His views were supported by Heygates director George Mason who said that “the UK has earned the unfortunate reputation as the feed wheat exporter of Europe”.

“There is false belief that milling wheats are hard to grow or that unless you hit the 13 per cent protein target you won’t receive a premium. It’s not true; most end-users recognise how the weather can influence yield and quality and so have fall-back positions to 12 per cent. This greatly eases the pressure on growers,” he said.

Market volatility since the economic crisis of 2007 has also clouded farmers thinking about market economics, he believes. “Increasing prices have supported this blinkered vision that tonnes equal profit. The reality is that market will always reward quality.”

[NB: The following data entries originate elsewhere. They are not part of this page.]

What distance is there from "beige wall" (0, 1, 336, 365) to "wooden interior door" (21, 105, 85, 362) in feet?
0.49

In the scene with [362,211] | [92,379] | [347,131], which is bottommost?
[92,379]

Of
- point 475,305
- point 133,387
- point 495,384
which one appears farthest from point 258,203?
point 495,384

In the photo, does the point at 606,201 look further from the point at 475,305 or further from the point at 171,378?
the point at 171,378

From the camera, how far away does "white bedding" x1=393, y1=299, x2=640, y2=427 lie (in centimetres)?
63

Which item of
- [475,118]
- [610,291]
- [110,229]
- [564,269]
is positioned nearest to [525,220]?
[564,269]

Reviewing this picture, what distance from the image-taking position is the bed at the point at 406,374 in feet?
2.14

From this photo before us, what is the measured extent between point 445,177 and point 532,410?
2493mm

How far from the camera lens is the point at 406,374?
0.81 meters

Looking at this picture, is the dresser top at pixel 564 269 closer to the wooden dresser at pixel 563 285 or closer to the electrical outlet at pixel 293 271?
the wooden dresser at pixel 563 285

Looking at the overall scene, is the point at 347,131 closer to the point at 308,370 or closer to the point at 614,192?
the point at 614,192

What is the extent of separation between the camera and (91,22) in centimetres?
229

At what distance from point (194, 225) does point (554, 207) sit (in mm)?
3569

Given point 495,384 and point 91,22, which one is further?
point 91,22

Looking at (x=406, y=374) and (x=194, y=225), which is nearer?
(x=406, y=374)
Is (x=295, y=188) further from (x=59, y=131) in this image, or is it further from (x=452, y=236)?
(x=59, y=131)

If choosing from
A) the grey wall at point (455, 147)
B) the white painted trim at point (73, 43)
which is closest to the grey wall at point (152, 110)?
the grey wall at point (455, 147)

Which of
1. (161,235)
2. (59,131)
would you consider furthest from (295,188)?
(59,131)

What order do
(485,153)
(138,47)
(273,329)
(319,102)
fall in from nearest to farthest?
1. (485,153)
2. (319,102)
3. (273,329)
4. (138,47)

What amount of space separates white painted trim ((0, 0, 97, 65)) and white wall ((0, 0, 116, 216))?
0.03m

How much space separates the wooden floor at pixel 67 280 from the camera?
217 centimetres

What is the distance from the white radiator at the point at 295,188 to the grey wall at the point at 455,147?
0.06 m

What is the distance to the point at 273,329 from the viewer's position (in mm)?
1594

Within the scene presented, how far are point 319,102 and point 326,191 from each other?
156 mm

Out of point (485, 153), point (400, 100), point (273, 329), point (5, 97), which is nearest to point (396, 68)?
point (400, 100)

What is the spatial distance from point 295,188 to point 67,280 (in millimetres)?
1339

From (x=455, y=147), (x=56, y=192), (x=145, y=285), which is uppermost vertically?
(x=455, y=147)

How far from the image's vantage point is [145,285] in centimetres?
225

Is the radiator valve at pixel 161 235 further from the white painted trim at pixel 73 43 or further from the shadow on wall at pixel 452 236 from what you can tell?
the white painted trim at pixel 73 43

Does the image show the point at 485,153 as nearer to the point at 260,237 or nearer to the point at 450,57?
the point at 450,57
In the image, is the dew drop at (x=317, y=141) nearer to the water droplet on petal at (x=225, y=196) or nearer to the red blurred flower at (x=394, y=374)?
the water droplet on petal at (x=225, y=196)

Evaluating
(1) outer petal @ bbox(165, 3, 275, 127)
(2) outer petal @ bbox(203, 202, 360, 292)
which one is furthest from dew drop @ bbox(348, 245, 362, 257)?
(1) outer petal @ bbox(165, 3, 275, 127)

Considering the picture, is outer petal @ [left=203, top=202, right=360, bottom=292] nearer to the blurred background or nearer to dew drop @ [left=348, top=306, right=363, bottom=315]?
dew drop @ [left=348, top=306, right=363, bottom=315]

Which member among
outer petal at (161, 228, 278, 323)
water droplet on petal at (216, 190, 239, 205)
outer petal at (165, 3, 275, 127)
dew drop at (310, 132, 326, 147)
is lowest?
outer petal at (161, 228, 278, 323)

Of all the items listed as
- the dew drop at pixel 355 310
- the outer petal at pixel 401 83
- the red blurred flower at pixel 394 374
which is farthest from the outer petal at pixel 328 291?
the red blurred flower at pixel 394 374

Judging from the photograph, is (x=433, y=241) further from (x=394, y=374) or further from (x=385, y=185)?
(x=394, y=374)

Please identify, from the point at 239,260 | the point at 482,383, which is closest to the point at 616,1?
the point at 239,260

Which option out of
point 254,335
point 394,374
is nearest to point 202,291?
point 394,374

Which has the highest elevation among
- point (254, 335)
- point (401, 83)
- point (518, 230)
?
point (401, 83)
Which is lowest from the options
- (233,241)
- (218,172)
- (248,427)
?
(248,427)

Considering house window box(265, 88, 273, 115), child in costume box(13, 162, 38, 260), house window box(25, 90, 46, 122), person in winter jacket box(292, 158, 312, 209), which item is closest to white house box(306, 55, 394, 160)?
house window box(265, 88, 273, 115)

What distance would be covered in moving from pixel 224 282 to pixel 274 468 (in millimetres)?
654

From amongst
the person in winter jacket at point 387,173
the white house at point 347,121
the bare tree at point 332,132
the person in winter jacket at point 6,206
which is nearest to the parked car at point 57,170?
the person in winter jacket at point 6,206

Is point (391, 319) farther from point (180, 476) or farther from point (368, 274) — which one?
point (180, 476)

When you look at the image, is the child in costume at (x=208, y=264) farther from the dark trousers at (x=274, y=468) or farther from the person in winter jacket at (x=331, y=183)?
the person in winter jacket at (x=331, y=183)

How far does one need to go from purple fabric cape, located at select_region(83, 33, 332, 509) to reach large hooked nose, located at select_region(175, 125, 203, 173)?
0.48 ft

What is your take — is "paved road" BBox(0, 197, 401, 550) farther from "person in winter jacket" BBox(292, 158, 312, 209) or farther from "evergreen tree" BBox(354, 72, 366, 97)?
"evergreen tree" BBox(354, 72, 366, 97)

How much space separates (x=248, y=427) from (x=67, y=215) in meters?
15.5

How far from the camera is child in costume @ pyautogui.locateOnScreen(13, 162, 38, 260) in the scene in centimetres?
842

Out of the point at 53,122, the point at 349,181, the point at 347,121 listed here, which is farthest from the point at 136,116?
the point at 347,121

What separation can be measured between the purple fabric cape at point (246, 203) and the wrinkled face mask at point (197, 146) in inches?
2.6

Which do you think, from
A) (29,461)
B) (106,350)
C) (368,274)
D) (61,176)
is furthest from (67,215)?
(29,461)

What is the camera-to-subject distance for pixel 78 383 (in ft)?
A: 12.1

Introducing the new KWS varieties commercial director Andrew Newby explained that they were the first from the plant breeder’s ‘Dynamic Wheat’ pipeline to satisfy the market needs of the next decade.

“After two successive record harvests the world is awash with coarse grains. As a result, the times when all growers needed to do was produce a big heap and the market would pay them £200/tonne are long gone.

“If we are to compete in domestic and international markets we need versatile varieties that fulfil export specifications and can attract a premium yet are yield competitive with Group 4 feed wheats.”

New Varieties For autumn 2015, KWS has seen KWS Trinity recommended as a nabim Group 1 and KWS Lili as a nabim Group 2. Both offer excellent yield combined with all-round impressive disease scores, says KWS.

“Although a Group 2 we expect KWS Lili to find a place on every farm. We are already seeing strong demand from the south west where it has attracted interest due of its strong disease resistance which has impressed in trials.

“With a yield of 105 per cent of controls it is ahead of Group 4 favourite JB Diego and only 2 per cent behind the top yielding variety on the 2015 HGCA Recommended List, but with the quality to suit low premium export markets there is every chance it will attract a premium.

“ukp quality wheat for export, for which KWS Lili is ideally suited, has routinely secured a premium of £5-7/tonne this season which would make it the highest gross margin wheat outside the Group 1 sector,” said Andrew Newby. A basic gross margin analysis of KWS Lili in comparison with an average of the highest yielding Group 4 feed wheats (Reflection, Evolution and KWS Santiago) and the UK’s most widely sown variety, JB Diego, suggest that it is highly competitive, even without a price premium.

“KWS Lili’s yield is outstanding. Even if grown for feed its yield performance puts it ahead of JB Diego and almost on a par with the top three highest yielders. Add in a premium, even of just a few pounds per tonne, and it’s the clear winner,” said Mr Newby.